Defense contracting giant General Dynamics (NYSE:GD), maker of M1 Abrams main battle tanks, nuclear-powered submarines, and Gulfstream business jets, too, beat analyst earnings estimates with a stick in its first-quarter 2021 financial report this morning — and investors could hardly care less.
The company earned $2.48 per share in the first quarter, well ahead of Street estimates for $2.30, and it recorded $9.4 billion in sales, a cool half-billion dollars more than the $8.9 billion it was predicted to generate. But despite all the good news, General Dynamics stock was up a bare 1% at noon EDT on Wednesday.
Why the muted reaction? While the company undeniably did better than expected, when you look at its numbers objectively, they weren’t all that exciting. The $9.4 billion in sales, for example, grew only 7% year over year. Its $2.48 per share in profit was up just 2% from last year.

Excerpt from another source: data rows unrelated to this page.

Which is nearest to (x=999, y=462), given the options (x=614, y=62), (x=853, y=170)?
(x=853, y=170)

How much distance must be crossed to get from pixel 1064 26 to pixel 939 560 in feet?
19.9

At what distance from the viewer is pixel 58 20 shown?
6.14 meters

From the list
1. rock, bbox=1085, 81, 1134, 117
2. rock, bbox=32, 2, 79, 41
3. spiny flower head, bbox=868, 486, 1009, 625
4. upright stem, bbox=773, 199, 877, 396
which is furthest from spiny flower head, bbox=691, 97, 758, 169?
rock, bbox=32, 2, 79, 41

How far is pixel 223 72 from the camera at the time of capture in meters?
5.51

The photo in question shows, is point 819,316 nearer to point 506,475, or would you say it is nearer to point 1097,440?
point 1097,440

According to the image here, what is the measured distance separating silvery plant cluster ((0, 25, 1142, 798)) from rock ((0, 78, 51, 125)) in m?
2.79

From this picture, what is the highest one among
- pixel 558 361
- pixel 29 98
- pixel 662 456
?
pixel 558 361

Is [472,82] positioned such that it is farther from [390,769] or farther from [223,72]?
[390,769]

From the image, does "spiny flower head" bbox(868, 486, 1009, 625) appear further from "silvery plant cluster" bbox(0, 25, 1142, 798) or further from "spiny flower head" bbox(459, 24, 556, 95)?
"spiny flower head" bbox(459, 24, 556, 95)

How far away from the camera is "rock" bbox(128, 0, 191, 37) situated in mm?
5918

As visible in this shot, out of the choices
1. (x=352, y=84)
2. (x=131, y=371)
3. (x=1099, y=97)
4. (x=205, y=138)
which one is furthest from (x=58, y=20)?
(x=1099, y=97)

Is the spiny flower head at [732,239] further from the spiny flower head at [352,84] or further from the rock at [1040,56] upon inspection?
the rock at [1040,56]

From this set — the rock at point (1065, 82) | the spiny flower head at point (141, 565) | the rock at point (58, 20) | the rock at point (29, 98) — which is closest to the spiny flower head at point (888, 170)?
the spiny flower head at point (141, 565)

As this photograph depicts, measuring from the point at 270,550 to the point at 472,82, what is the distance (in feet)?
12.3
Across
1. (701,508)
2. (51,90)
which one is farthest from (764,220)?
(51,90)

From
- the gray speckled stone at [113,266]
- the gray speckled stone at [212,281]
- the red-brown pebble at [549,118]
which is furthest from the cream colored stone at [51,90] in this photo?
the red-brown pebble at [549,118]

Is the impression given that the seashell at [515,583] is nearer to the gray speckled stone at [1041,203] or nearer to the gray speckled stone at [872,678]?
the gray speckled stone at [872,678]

And while all four segments of its business experienced rising sales, operating profit margins only held steady in its largest business unit (Technologies); declined slightly in its second biggest unit (Marine Systems); suffered a steep 250-basis-point decline at the all-important Gulfstream Aerospace division; and grew only in its smallest division by revenue, Combat Systems — and even there, only by 30 basis points.
Nor is General Dynamics promising much more excitement in the near future. Although management says orders remained strong in the quarter, order backlog actually grew only 4.5% to $89.6 billion, and the company’s total book-to-bill ratio (i.e., orders divided by revenue) was flat at 1-to-1, implying little prospect of faster sales growth anytime soon.
On balance, it was a ho-hum report, and investors are treating it as such.